**TASK OBJECTIVE**. Everything from the line that contains "Is point (126, 453)" through the final line of the records should be written out exactly, and nothing outside that span.

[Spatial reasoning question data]

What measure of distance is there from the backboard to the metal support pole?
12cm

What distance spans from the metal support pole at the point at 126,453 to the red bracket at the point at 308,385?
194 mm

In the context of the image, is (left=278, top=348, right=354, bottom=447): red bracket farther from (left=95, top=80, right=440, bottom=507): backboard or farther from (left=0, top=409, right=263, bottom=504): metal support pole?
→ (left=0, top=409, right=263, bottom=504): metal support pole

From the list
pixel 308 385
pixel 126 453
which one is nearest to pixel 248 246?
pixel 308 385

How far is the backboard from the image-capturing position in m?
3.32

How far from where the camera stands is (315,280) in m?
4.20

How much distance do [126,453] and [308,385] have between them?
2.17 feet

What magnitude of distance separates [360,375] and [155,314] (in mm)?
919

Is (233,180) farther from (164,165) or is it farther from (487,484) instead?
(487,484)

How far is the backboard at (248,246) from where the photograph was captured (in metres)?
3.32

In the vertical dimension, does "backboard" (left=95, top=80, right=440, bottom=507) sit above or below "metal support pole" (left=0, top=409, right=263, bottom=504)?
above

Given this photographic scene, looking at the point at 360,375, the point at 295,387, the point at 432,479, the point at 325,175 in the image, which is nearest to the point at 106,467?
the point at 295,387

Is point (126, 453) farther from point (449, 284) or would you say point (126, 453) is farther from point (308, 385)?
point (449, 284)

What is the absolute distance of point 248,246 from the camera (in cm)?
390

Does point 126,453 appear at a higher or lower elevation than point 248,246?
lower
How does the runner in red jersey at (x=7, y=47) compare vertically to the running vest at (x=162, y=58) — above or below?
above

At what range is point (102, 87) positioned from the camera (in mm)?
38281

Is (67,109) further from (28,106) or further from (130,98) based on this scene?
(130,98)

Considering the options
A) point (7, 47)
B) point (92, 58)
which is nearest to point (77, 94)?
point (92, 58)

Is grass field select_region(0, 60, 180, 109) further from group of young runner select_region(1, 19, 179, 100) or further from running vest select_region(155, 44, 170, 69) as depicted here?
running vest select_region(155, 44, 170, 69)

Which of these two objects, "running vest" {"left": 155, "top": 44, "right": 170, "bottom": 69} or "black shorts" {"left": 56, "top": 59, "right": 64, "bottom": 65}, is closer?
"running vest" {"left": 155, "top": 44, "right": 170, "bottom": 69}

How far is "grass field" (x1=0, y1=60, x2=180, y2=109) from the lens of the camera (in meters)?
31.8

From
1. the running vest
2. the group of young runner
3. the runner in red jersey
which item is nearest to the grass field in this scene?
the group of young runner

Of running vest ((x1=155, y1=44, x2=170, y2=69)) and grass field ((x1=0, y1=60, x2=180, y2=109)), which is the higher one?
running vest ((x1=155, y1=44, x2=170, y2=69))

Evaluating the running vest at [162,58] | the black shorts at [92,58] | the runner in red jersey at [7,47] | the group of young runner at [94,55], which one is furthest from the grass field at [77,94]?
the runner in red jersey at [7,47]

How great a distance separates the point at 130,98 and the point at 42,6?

**SOLVED EXERCISE**.
Is point (126, 453) farther from point (449, 284) or would you say point (126, 453) is farther from point (308, 385)?
point (449, 284)

What is the absolute distance of point 248,246 from the camera (in cm)?
390

Does point 126,453 appear at a higher or lower elevation than point 248,246?
lower
How does the runner in red jersey at (x=7, y=47) compare vertically to the running vest at (x=162, y=58) — above or below?
above

At what range is point (102, 87) positioned from the camera (in mm)?
38281

Is (67,109) further from (28,106) or further from (130,98) based on this scene?
(130,98)

Considering the options
A) point (7, 47)
B) point (92, 58)
which is nearest to point (77, 94)?
point (92, 58)

Is grass field select_region(0, 60, 180, 109) further from group of young runner select_region(1, 19, 179, 100) or further from running vest select_region(155, 44, 170, 69) as depicted here?
running vest select_region(155, 44, 170, 69)

Which of these two objects, "running vest" {"left": 155, "top": 44, "right": 170, "bottom": 69} or "black shorts" {"left": 56, "top": 59, "right": 64, "bottom": 65}, is closer?
"running vest" {"left": 155, "top": 44, "right": 170, "bottom": 69}

How far is "grass field" (x1=0, y1=60, x2=180, y2=109) from the lens of the camera (in meters)?
31.8

From
1. the running vest
2. the group of young runner
3. the runner in red jersey
which item is nearest to the grass field in this scene?
the group of young runner

Of running vest ((x1=155, y1=44, x2=170, y2=69)) and grass field ((x1=0, y1=60, x2=180, y2=109)), which is the higher one?
running vest ((x1=155, y1=44, x2=170, y2=69))

Evaluating the running vest at [162,58] | the black shorts at [92,58] | the runner in red jersey at [7,47] | the group of young runner at [94,55], which one is furthest from the grass field at [77,94]?
the runner in red jersey at [7,47]

How great a distance separates the point at 130,98 and the point at 42,6?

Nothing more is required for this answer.